Texto fornecido:
━━━━━━━━━━━━━━━━━━━━

Quando, a 25 de Abril de
1974, um grupo de jovens capitães levou a cabo um golpe de Estado que, em menos
de 24 horas, derrubou a ditadura que dominava Portugal há mais quatro décadas,
o rumo da história nacional mudou decisivamente.
As suas vidas, assim como as
de milhares de portugueses, estavam prestes a alterar-se radicalmente. Em
breve, o golpe deu lugar a uma Revolução que, durante quase dois anos, agitou o
país, abrindo um amplo leque de possibilidades quanto ao caminho a seguir.
Guerra colonial
Existe um amplo consenso
quanto ao facto de o detonador do 25 de Abril ter sido a guerra colonial,
iniciada em Angola, em 1961, e que rapidamente se estendeu a novas frentes
(Guiné, 1963; Moçambique, 1964), sem solução militar à vista.

━━━━━━━━━━━━━━━━━━━━

Excerto de dados:
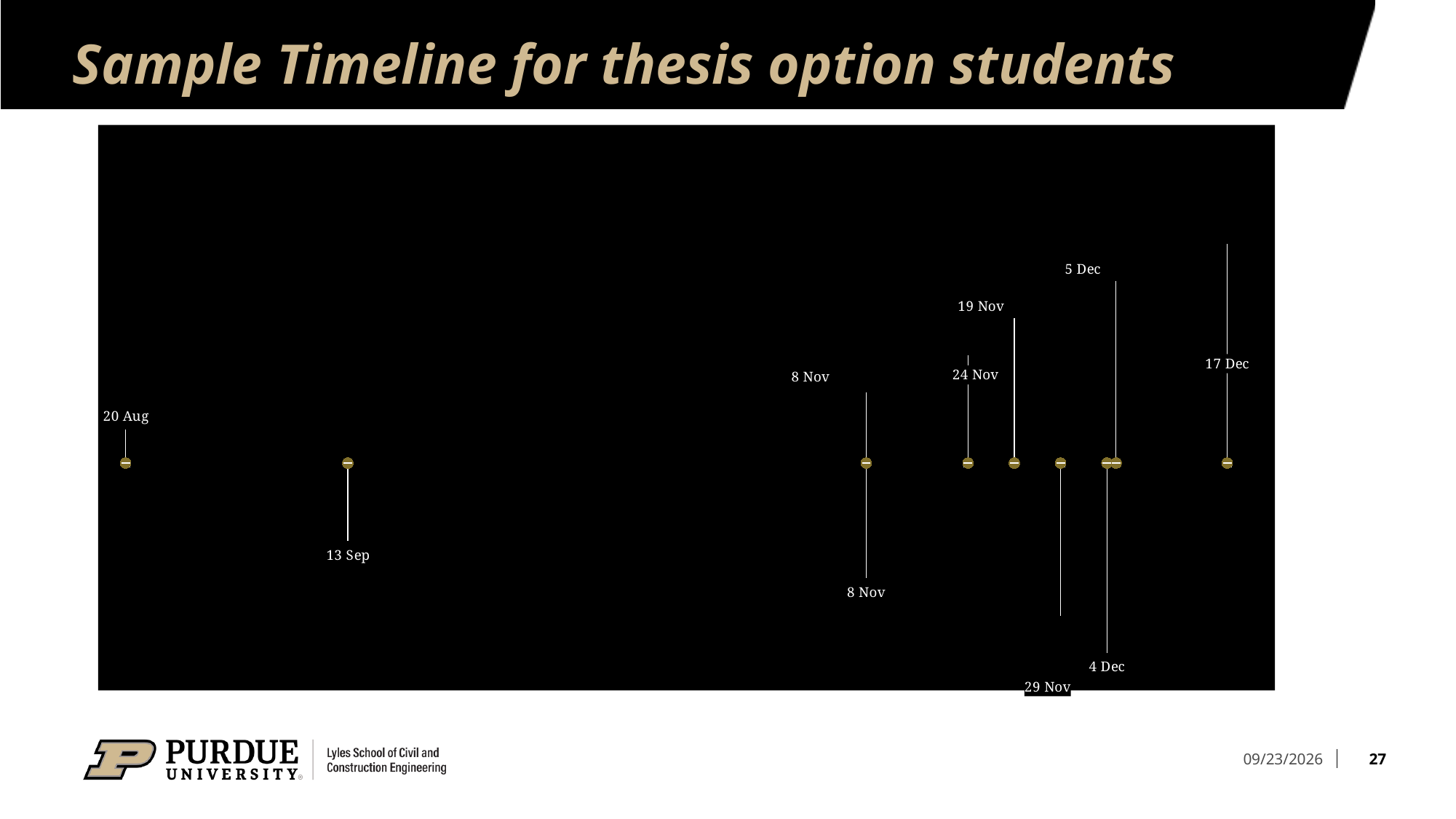
How many date labels are shown on the timeline? 10 What kind of chart is shown on the slide? Timeline chart Which date is later on the timeline, 4 Dec or 5 Dec? 5 Dec Which date label appears twice on the timeline? 8 Nov Which date label is placed at the very bottom edge of the chart? 29 Nov What is the earliest date labelled on the timeline? 20 Aug Which date comes first on the timeline, 13 Sep or 8 Nov? 13 Sep What is the latest date labelled on the timeline? 17 Dec How many date labels on the timeline fall in December? 3 What is the title of the slide containing the timeline? Sample Timeline for thesis option students What is the second date labelled on the timeline after 20 Aug? 13 Sep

━━━━━━━━━━━━━━━━━━━━

O que se pede: Com base no texto fornecido, explique, em não mais de três frases, o que é apontado como detonador do 25 de Abril. Os dados provêm de uma fonte diferente da do texto.

A sua resposta: Existe um amplo consenso de que o detonador do 25 de Abril foi a guerra colonial. Iniciada em Angola em 1961, rapidamente se estendeu à Guiné, em 1963, e a Moçambique, em 1964, sem solução militar à vista.